Learn as quickly as possible, focus on building knowledge and skills. The company (any sensible company) will do as much as it can for you, but “you spend the first third of your career building skills, the middle part building income, and the third part giving (and getting) back.”

What living person do you admire and why?
Elon Musk. It’s hard to go into the space business and build a spacecraft without prior experience. Separate the achievements from the behaviour though, nobody’s perfect!

Where would you most like to live?
Dublin! I love living here and have lived in a few different countries like the MidWest of the States and London, so I’m confident Dublin suits me well. We travel a lot with Vilicom – I’ve even had stints in Rio and Chicago.

What is your favourite book?
Catcher in the Rye.
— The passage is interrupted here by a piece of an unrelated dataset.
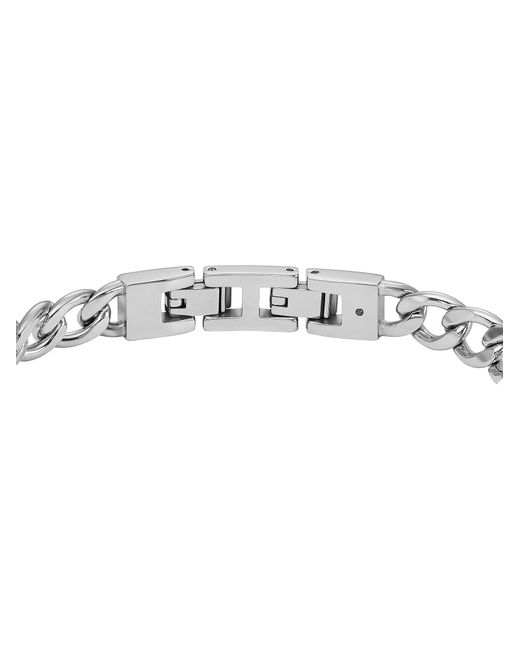 Fossil Armband Machine in Metallic für Herren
It’s a teenage book, but an absolute classic.

How do you relax?
I’m a big cycling fan, watch a bit but do it myself a lot more, I’ve cycled competitively and have recently got back into it and I still love it.

What sports team do you support?
Gaelic Football and Hurling. Dublin County teams for both by the way.

What is your desert island disk?
Arctic Monkeys, the first one. They were just kids – that they were capable of making that sort of noise is madness. [Whatever People Say I Am, That’s What I’m Not]

What is your ideal holiday?
Anywhere where you can laze on the beach with a bit of culture. Venice was incredible recently – you can step from the beach into globally acclaimed art exhibitions. It’s one of the most beautiful cities in the world.